Les experts en charge des autorisations connaissent bien entendu tous ces points (avec beaucoup plus de détails que l’auteur de ces lignes !) : ils ont choisi pourtant dans tous les pays de continuer à autoriser le glyphosate.
Ma tendance naturelle est de faire confiance aux experts, en particulier quand ils mènent leur réflexion de manière collective. Et je suis extrêmement méfiant vis-à-vis de ceux qui utilisent des méthodes de manipulation pour faire partager leurs convictions. Il faut dire que sur ce sujet, les Élise Lucet et autres n’y sont pas allés de main morte !
Sachant ce que je sais du glyphosate, à savoir que c’est un herbicide, je serais quand même inquiet pour ma santé… si j’étais une herbe!
Trêve de plaisanterie.
Il faut quand même se poser la question de l’utilisation généralisée de ce produit et de ses conséquences sur la biodiversité. Si l’on peut arriver à la conclusion que ses effets n’ont pas la gravité prétendue par certains sur la santé humaine, ce qui reste à prouver (qui est volontaire pour participer à des essais en double aveugle ?), il est incontestable qu’il a pour but de supprimer des herbes jugées indésirables.
Indésirables pour nos agriculteurs, certes, mais peut-être pas pour tous ni pour tous ceux qui vivent en symbiose avec ces végétaux. Les insectes et autres êtres vivants qui bénéficient de la présence de tous ces adventices sont paraît-il en bien mauvaise histoire et même pour certains en voie de disparition ; certains, et pas des moins informés, nous laissent entendre que nous pourrions nous-mêmes les êtres humains en devenir aussi des victimes indirectes.
À suivre…
Pour l’instant on ne sait pas produire abondamment notre alimentation sans herbicides.

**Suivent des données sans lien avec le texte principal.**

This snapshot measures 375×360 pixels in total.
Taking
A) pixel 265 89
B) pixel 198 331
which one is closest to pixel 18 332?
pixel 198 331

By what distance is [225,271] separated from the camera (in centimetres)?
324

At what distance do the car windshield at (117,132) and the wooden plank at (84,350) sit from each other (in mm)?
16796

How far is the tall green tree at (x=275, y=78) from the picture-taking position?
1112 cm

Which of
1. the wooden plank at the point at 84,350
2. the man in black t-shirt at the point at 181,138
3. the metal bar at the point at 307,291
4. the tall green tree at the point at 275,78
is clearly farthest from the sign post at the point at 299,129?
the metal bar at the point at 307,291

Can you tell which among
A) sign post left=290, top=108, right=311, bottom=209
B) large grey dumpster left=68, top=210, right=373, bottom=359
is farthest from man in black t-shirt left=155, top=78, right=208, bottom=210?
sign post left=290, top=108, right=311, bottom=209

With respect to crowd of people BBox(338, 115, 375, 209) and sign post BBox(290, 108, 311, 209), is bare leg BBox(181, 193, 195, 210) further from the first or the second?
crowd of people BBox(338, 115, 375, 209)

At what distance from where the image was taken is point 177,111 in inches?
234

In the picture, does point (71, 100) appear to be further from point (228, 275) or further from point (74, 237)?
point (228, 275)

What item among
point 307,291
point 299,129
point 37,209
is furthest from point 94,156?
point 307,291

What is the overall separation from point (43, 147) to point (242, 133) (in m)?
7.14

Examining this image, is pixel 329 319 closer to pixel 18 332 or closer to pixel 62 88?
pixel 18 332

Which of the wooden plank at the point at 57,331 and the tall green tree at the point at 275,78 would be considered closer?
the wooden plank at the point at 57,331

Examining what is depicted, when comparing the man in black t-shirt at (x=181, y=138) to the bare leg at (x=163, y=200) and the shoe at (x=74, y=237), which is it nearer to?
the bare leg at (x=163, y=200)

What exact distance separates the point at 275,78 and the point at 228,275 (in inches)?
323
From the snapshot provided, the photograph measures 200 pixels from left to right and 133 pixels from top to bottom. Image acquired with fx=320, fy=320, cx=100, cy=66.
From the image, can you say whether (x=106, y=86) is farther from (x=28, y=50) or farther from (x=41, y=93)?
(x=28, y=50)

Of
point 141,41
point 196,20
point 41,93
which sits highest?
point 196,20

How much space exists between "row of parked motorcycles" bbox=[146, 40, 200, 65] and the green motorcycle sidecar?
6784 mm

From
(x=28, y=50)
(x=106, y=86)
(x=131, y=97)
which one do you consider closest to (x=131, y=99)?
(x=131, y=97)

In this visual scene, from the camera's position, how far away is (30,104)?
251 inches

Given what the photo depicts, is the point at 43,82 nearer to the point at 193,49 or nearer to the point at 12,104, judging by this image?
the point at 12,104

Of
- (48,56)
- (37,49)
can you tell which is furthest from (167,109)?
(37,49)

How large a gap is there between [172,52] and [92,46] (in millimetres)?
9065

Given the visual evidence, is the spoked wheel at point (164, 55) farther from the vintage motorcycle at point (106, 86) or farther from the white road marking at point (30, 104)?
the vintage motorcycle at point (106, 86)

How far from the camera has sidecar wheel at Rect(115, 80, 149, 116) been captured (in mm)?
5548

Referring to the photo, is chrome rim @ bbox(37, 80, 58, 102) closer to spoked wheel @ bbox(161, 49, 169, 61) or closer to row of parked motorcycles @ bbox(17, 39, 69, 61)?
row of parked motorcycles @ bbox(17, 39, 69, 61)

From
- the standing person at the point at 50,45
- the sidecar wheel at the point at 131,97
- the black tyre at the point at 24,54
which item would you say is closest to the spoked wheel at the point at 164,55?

Si on doit le faire, l’idée de ceux qui ont conçu la réglementation est qu’il faut choisir les moins dangereux donc les moins toxiques et rémanents; Le glyphosate est un des meilleurs sur cet argument. A noter que le bio conduit simplement à les choisir « naturels » (ou traditionnels!).
Avec une forte productivité, l’agriculture française laisse des surfaces importantes à des territoires plus favorables à la diversité (forêts, prairies naturelles…). Celle-ci dépend aussi de questions de surfaces disponibles, de variété des espèces, de l’existence de zones humides…
Le glyphosate est dangereux et a été classé « cancérigène probable » par le Centre international de recherche sur le cancer (CIRC), comme l’aloe vera, comme la viande rouge… A quand ces nouvelles interdiction ?
Combien de glyphosate est utilisé à Sceaux (sachant que 81 % des Français sont pour l’interdiction de ce produit) pour qu’il soit indispensable de faire un arrêté sur le sujet ? Pourquoi plutôt que de prendre des arrêtés ne pas donner des préconisations qui ne seront pas attaquables, elles (et n’entraineront pas de frais de justice) ?
Qui fera respecter l’interdiction et comment ? La police municipale ira fouiller les poubelles des particuliers ? Ira perquisitionner les camions des prestataires des copropriétés pour voir quels produits s’y trouvent ?
OK avec David. Cette histoire de glyphosate rassemble à une opération de comm.